As the World Record Confirmer, I would spend most of my time traveling the world and watching people achieve something they felt was amazing and fun, and confirming for them that they've achieved a personal best; what could be better than that? And if they fail, well, it's not like I'm telling them they have cancer or they're losing their house-- I just have to tell them, You just keep building that statue of Christopher Walken made out of discarded gumball machine toy-containing bubbles, and I'll be back in a few months to see if you've qualified, so even that aspect contains not sadness, but hope and the promise of better, greater things to come.
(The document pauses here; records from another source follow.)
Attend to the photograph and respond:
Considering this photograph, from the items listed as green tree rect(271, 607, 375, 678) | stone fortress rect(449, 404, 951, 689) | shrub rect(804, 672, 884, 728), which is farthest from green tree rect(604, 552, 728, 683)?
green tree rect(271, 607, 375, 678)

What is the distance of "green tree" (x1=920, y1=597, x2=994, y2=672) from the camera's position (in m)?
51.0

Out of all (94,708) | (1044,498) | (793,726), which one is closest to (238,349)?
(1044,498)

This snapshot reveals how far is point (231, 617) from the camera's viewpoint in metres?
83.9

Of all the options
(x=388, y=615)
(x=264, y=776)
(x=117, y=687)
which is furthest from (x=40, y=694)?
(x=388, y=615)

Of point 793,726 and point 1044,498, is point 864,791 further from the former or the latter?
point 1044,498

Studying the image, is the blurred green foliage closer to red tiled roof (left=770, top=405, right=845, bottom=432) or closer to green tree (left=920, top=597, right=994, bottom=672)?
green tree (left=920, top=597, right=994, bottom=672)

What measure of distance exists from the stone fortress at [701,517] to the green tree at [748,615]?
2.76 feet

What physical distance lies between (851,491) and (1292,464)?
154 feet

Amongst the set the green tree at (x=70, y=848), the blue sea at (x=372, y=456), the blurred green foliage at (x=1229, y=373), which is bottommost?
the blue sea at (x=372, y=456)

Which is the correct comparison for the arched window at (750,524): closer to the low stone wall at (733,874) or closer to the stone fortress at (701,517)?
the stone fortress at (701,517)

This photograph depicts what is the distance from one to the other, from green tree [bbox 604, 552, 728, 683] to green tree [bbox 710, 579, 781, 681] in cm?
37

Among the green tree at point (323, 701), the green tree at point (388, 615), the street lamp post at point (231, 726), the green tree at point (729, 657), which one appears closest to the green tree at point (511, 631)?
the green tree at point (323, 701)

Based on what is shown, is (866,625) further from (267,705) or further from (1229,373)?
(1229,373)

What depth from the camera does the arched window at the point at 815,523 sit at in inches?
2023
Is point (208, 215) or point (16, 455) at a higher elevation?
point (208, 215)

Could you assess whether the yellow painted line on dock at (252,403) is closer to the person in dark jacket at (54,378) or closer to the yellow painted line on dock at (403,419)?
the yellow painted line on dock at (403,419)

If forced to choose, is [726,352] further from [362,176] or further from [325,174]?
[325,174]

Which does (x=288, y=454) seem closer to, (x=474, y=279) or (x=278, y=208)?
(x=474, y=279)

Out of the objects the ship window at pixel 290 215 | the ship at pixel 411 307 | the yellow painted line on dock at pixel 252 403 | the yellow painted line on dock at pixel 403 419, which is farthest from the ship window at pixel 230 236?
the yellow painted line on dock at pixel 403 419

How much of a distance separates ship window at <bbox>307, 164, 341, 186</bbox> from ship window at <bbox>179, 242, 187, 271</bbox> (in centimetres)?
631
So days like today, when I'm sitting at my desk looking at the mountain of paper I've got to read before 5 p.m. -- or more likely 6 p.m. -- and I've taken a bunch of phone calls already and have more piled up, and the emails are crowding my inbox and outside it's 77 degrees and sunny but I'm wearing dress shoes and a tie, and glancing more and more at the pictures on my wall that I took on vacations that seem a long time ago, and replaying over and over "Wishing Well," on days like that, I like to kick back and imagine life as a shorts-wearing, t-shirt donning, world-traveling World Record Confirmer, shaking a kid's hand and telling him Awesome, Johnny, that is far and away the World's Fuzziest Guinea Pig, you're in the Book.

Then we all go buy a couple of scoops of happiness at my ice cream shop.



This post was written back when the celebrities were adopting all the babies in the world. Remember that fad? If you bought this t-shirt, you do.  


Celebrity Adoption:







So I must have been having a really bad day back then.  Six years later, I'm sitting in my office, surrounded by pictures of past vacations and a suit of armor and a pirate ship and a giant stuffed snake, and it's 77 degrees out again, but my attitude is entirely different; I'm about to go sue some debt collectors and then later on this afternoon I'll argue about property with someone and I got to lecture a lawyer today on what it means to be a parent (on behalf of my client, not me) and I can't imagine doing any other job than this, right now.